Texto proporcionado:
▼▼▼
El movimiento feminista, aun con la resaca de las manifestaciones del 8M, sigue con la carne de gallina ante el cada día más palpable crecimiento de sus adeptas (y adeptos). Y es evidente que la tendencia continuará, porque cuando se trata de reivindicaciones elementales (vida, trabajo, respeto, justicia social, seguridad), la verdad se impone por su propio peso y los detractores no suelen lograr más que dejarse en evidencia. Tengo la firme creencia de que estamos ante un proceso político de gran relevancia para nuestra era: no sólo por el manifiesto poder transformador que contiene el feminismo (algo evidente), sino también por tratarse de una de las primeras muestras del enorme potencial de la pedagogía en redes sociales. Como afirma brillantemente Bollistuff, “Gracias a –aunque a veces también a pesar de– Internet que nos ha dado voz a los marginales, a las minorías, a los fracasados y a los oprimidos. Por cada muestra de censura hay cinco de educación. Estamos consiguiendo que quienes titubeen sean aquellos que oprimen. Utilizando el termino feminista radical no para ahuyentar, sino como reapropiación.”
Cualquier hombre que hoy en día esté interesado en comprender la causa feminista cuenta con un catálogo ingente de información a su disposición. Miles de académicas, autoras, profesoras, o simplemente activistas que, de forma gratuita, nos interpelan enseñándonos a visualizar cuáles son nuestros privilegios, la arbitrariedad de su lógica, y cómo podemos comenzar a deconstruirlos (ya hablé en otro artículo sobre esta necesidad de deconstrucción para formar vínculos políticos cimentados sobre la justicia social). Hay dos explicaciones para no enterarse: que vivas una existencia apolítica y aislada de las luchas sociales (grave), o un empecinamiento en no querer renunciar a tus privilegios (mucho más grave).
▲▲▲
Objetivo del ejercicio: Transcriba sin alteraciones el fragmento del texto sobre el movimiento feminista que comienza con las palabras "Cualquier hombre que" y concluye con "(mucho más grave).". El material que aparece a continuación es independiente del texto anterior.

Extracto de la fuente:
▼▼▼
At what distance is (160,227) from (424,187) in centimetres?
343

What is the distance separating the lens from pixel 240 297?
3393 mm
▲▲▲
Solución propuesta:
Cualquier hombre que hoy en día esté interesado en comprender la causa feminista cuenta con un catálogo ingente de información a su disposición. Miles de académicas, autoras, profesoras, o simplemente activistas que, de forma gratuita, nos interpelan enseñándonos a visualizar cuáles son nuestros privilegios, la arbitrariedad de su lógica, y cómo podemos comenzar a deconstruirlos (ya hablé en otro artículo sobre esta necesidad de deconstrucción para formar vínculos políticos cimentados sobre la justicia social). Hay dos explicaciones para no enterarse: que vivas una existencia apolítica y aislada de las luchas sociales (grave), o un empecinamiento en no querer renunciar a tus privilegios (mucho más grave).